Sa voix était curieusement plate, comme dénuée de toute inflexion.
- Super classe ! Et c’est loin chez vous ?
- Pas du tout puisque ma maison est dans mon sac, prrt. Je vais d’ailleurs vous prier de reculer afin que je puisse la déplier.
Sa voix cliquetait et elle sentait l’huile pour moteur. Le guichetier la jaugea. Etait-ce sage de faire confiance à une inconnue ? Dans son quartier, une telle imprudence lui aurait valu de se faire détrousser voire séquestrer dans une cave. Cela dit, on n’était pas à Roubaix, ici. Il resterait sur ses gardes, quand même. Après tout, il avait la responsabilité du petit.

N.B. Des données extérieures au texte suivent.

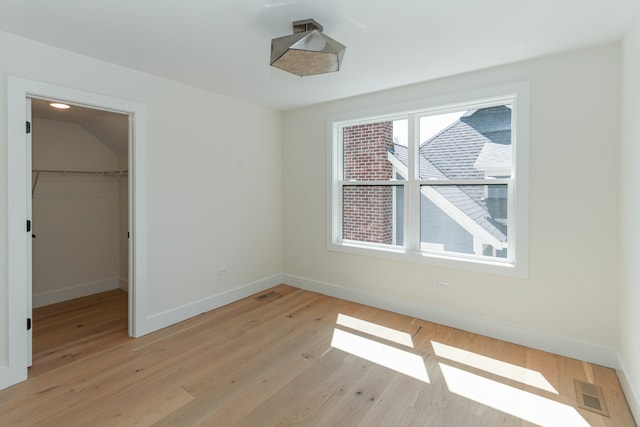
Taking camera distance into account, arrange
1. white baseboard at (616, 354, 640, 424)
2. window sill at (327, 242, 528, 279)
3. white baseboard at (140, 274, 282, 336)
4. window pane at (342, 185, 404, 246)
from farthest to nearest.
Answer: window pane at (342, 185, 404, 246)
white baseboard at (140, 274, 282, 336)
window sill at (327, 242, 528, 279)
white baseboard at (616, 354, 640, 424)

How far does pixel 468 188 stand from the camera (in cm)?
320

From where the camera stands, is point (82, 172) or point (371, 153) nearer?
point (371, 153)

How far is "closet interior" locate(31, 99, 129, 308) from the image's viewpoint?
3.91 meters

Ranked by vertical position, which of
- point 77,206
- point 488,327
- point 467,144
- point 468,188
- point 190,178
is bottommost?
point 488,327

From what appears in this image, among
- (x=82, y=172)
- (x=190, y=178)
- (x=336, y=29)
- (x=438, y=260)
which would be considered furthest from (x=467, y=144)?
(x=82, y=172)

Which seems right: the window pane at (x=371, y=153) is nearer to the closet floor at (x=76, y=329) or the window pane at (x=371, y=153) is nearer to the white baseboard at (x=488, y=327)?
the white baseboard at (x=488, y=327)

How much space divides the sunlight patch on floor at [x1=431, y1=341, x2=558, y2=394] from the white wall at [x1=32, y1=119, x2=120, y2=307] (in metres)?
4.43

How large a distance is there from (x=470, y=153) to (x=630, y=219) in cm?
136

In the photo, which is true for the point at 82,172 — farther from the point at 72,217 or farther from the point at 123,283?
the point at 123,283

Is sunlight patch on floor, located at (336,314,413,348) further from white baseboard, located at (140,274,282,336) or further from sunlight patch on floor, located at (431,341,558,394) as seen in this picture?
white baseboard, located at (140,274,282,336)

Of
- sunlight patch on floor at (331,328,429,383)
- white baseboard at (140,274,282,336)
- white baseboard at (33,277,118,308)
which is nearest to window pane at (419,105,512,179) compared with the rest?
sunlight patch on floor at (331,328,429,383)

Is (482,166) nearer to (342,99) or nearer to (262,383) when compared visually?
(342,99)

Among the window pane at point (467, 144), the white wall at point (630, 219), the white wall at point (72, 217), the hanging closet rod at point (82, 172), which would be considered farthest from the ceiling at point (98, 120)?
the white wall at point (630, 219)

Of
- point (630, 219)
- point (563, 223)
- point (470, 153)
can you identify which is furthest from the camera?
point (470, 153)
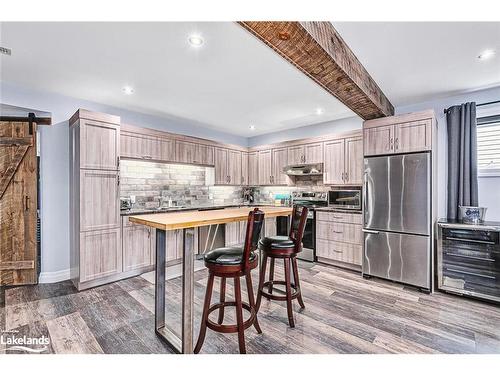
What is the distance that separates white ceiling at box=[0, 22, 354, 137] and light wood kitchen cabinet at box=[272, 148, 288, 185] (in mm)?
1117

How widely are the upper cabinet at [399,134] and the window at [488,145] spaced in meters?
0.78

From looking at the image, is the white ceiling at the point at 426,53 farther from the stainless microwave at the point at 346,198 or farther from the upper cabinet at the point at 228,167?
the upper cabinet at the point at 228,167

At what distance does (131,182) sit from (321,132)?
3.67 meters

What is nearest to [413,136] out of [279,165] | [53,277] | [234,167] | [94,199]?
[279,165]

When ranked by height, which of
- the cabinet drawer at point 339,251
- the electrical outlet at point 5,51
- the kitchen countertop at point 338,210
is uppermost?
the electrical outlet at point 5,51

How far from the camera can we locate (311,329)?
237 centimetres

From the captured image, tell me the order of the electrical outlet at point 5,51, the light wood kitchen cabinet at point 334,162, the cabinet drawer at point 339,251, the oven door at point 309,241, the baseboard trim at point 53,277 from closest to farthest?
1. the electrical outlet at point 5,51
2. the baseboard trim at point 53,277
3. the cabinet drawer at point 339,251
4. the light wood kitchen cabinet at point 334,162
5. the oven door at point 309,241

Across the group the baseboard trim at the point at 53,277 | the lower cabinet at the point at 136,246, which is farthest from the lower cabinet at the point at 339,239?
the baseboard trim at the point at 53,277

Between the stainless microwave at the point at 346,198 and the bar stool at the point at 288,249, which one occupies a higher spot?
the stainless microwave at the point at 346,198

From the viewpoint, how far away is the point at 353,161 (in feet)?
14.2

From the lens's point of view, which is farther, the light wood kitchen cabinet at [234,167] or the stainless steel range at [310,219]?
the light wood kitchen cabinet at [234,167]

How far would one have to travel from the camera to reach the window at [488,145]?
3.34m

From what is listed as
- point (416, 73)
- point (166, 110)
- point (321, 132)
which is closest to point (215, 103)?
point (166, 110)

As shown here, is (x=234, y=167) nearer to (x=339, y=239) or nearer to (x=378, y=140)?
(x=339, y=239)
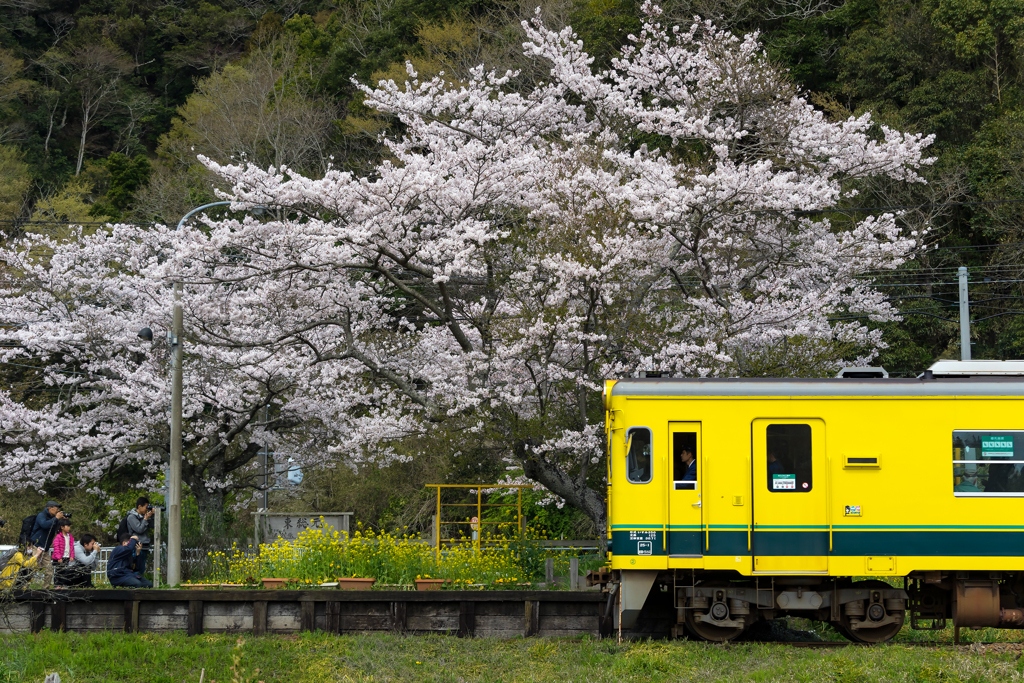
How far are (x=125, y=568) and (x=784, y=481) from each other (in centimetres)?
927

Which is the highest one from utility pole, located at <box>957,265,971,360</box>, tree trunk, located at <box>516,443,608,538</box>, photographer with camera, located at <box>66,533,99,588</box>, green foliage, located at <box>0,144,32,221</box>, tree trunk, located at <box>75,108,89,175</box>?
tree trunk, located at <box>75,108,89,175</box>

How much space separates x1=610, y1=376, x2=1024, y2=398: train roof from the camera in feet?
35.5

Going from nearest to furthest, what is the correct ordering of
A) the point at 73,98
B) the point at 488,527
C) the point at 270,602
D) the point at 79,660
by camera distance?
the point at 79,660
the point at 270,602
the point at 488,527
the point at 73,98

Pendant ce temps, la femme mécanique avait déposé son sac à dos au sol et entrepris d’en vider le contenu. Elle étala d’abord une vaste surface plane puis, par un jeu complexe de panneaux dépliant ou coulissant, il y eut bientôt un chalet de bois, avec des portes sur les côtés et une fenêtre à l’avant, le tout assez grand pour qu’ils y tiennent à trois confortablement. La femme mécanique sortit alors une trousse de sous ses jupes, en extirpa des clés de différentes sortes et se mit à serrer des boulons et à enfoncer des chevilles un peu partout sur la structure. Une fois cela fait, elle reprit le dépliage de la maison, déroulant des sols de lattes, déployant des murs. Sous le regard ahuri d’Erwan, la construction gagna successivement une pièce à gauche, une à droite, trois derrière, puis un premier étage complet. Deux minutes plus tard, sans qu’il ait su dire comment c’était arrivé, il y avait un toit en vraies tuiles, un jardinet entouré d’une clôture et des bacs de fleurs aux fenêtres. Le petit hérisson avait assisté à la scène bien sagement, apparemment sans se douter que le spectacle violait quelques lois de la physique.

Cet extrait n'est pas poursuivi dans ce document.